The CSERC report comes at a time when the government is developing the second 35-hour week law (FR9904173F), which will include the details of government aid promised to companies to offset the impact on their paybill of the introduction of the 35-hour working week. A permanent annual subsidy of between FRF 4,000 and FRF 5,000 per worker has already been earmarked by the government. The cost of this subsidy, which should run to several tens of billions of FRF, is to be entirely borne by social security agencies. The Ministry for Employment is pitted against the Ministry of Finance over the amount of assistance to be given at the lowest wage level. Martine Aubry, the Minister for Employment and Solidarity, would like to see cuts in employers' social security contributions extended to include all workers earning less than twice the SMIC - up from the current 1.3 times the minimum wage - and proposes to levy a contribution based on value-added to fund these subsidies to companies. Dominique Strauss-Kahn, the Minister for the Economy and Finance wants to cap reductions in social security contributions at 1.4 or 1.5 times the SMIC in order entirely to offset the impact of the move to the 35-hour week, and is calling for an increase in the tax on polluting fuels set in place in 1998.

The CSERC, in producing a report in favour of reducing employers' social security contributions in respect of minimum wage earners, backs up the government's approach. However, the effectiveness of employment subsidies continues to be a subject of debate. In the same week as the report was published, a parliamentary report drafted by a Socialist member, Gérard Bapt, expressed serious reservations over the effectiveness of this government aid, while at the same time calling for employment-oriented changes to the base for employers' contributions. This debate has been going on in France for decades. In 1998, a report drafted at the request of the Prime Minister by Edmond Malinvaud, former director general of the National Statistical and Economic Research Institute (Institut National de la Statistique et des Etudes Economiques, INSEE), concluded that the widening of the policy of cutting social security contributions should be implemented according to the model currently championed by Martine Aubry (FR9809129F).

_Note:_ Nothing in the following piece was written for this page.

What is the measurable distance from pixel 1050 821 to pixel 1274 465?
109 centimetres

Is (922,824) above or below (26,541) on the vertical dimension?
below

From a wider perspective, the proposals outlined in the Higher Council for Employment, Wages and Costs' report raise still highly controversial issues. The creation of a "graduated income supplement allowance", designed to offset the impact of the increasing instability of the labour market could quite likely, by indirectly subsidising lower-skilled jobs, have the opposite effect and foster the development of unstable employment and low wages. Some trade unions have also stressed the limitations and negative impact on low wages of the policy of lower employers' social security contributions. Firstly, the cost of jobs created in this way now and in the long term is particularly high. An earlier CSERC report stated that these costs would exceed those for jobs in the civil service. Secondly, this strategy encourages the development of low-skilled, low-productivity jobs, whereas many believe that innovative, high-productivity jobs should be promoted so that the economy does not become snared in the "low-productivity trap".

However, it seems unlikely that the government will modify its current policy of cutting employers' social security contributions on lower pay, which is a continuation of the policy initiated by the 1993 conservative government. The implementation of the 35-hour week law should be an opportunity for the government to assert its policies on keeping wage costs in check, the aim being to implement the reform at no cost to businesses. Once again the current policy falls into step with those policies followed by successive governments over the past 15 years. (Pierre Concialdi, IRES).